The Council also opted to set the residential exemption at the maximum rate allowed by state law, at 35%, which computes to a roughly $3,984 deduction from a qualifying homeowner’s tax bill.
“This all falls under current state law,” Council Vice President Brian Worrell, chair of the Ways and Means Committee, said at Wednesday’s meeting. “If the state wants to change those laws, this body already has an income-eligible senior tax exemption petition at the State House that can be taken up.
“If they are seeking a way to work on targeted tax relief for homeowners, we also have that; it’s the home rule petition that was just declared dead.”
Worrell was referring to the mayor’s eight-month bid to hike commercial tax rates, which was approved in two iterations by the City Council and House of Representatives.
Wu’s plan died Monday in the Senate, however, upon the city’s release of final state Department of Revenue-certified valuation numbers that showed homeowners would not be hit with the dramatic tax increase the city had originally projected.
“The sky is not falling,” Worrell said at a Council hearing earlier in the day where the administration recommended the later-approved rates, echoing what state Sen.
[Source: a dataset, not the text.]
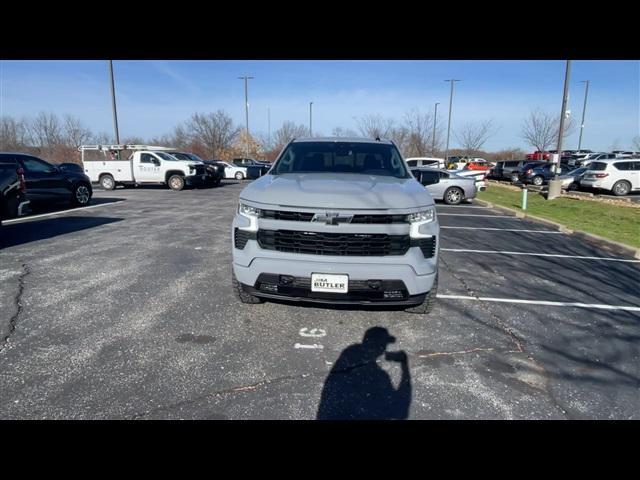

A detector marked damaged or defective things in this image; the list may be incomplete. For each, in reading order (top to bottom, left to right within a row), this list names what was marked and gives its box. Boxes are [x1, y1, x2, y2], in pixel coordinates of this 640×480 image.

Nick Collins, a South Boston Democrat said when blocking the mayor’s tax plan for a third and final time on Monday.
Collins on the Senate floor Monday, prior to Senate President Karen Spilka opting to formally kill the mayor’s tax bill, hammered the city for the discrepancy in the less dire final numbers that he said represented a “campaign of fear and manipulation” that was proven to be a “farce.”
Wu hit back on GBH’s Boston Public Radio on Wednesday, accusing the Senate of playing games, and Collins of making “misleading or misinformed” statements.
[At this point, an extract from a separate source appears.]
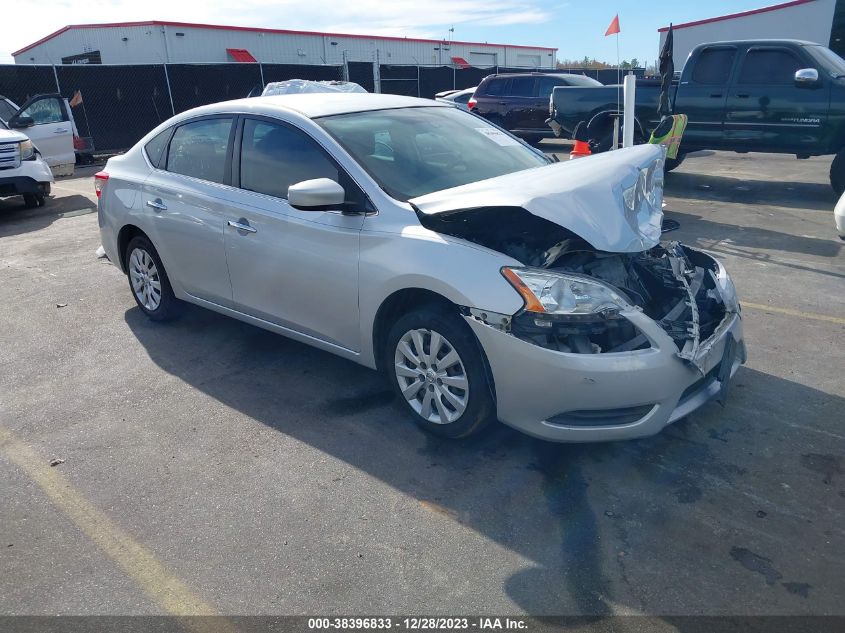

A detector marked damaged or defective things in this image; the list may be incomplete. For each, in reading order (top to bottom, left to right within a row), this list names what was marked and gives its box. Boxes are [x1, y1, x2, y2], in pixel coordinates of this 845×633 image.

broken headlight [502, 264, 628, 318]
crumpled front bumper [468, 306, 744, 440]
“We don’t have time at the city level to play games,” Wu said. “I took this process — and many, many residents, seniors, neighborhood leaders, advocates, union workers — took this process very seriously.”
Wu maintained that she had not been aware of the concerns of Collins or other senators ahead of time, saying that those senators did not reach out to her office to share their concerns or try to work with her on addressing them.
She said she was operating under the impression, based on the meeting she had with Spilka, Boston senators and the business groups to restart negotiations after a prior version of the bill stalled in the Senate this past summer, that the instructions that would lead to its passage in that chamber were clear.
“The instruction” from those senators was, Wu said, “work it out with the business groups, and we’re good with that.”
Those talks led to a compromise bill with four business groups who withdrew their opposition contingent upon a lower tax shift onto commercial properties that would result in an annual tax hike for homeowners that was in line with the average increase over the past five years, or about 9%.
Wu’s administration in October released valuation projections that pointed to a 14% annual tax hike for the average homeowner without the legislation, but final certified numbers showed the year-over-year increase if the bill should fail would be in line with the past several years, or about 10%.
The legislation would lead to a lower annual tax hike for homeowners of about 5%, leading senators and the four business groups to back away from the deal.
Wu, for her part, maintained that the final numbers were in line with the range her administration had been projecting and that the higher numbers her team had been citing represented a “worst-case scenario.”
Her chief financial officer, Ashley Groffenberger, insisted that without the legislation and based on the contingency tax rates the administration recommended, homeowners will see a “very, very significant increase in taxes.”
Groffenberger also said there was no time for other options, given the deadline her cabinet and departments were under to send out tax bills this month.
Councilor Erin Murphy, during the day’s Council meeting, had introduced a home rule petition to increase the residential exemption to 40%.
“By increasing the residential exemption, we can offer immediate financial relief, helping to stabilize tax bills and protect them from sudden increases,” Murphy said. “This measure is especially crucial as we continue to face rising housing costs and economic challenges.”
Murphy’s proposal was criticized by a city spokesperson on Tuesday for having the potential to shift more of the tax burden from homeowners onto renters, and was referred to a Council subcommittee for further discussion.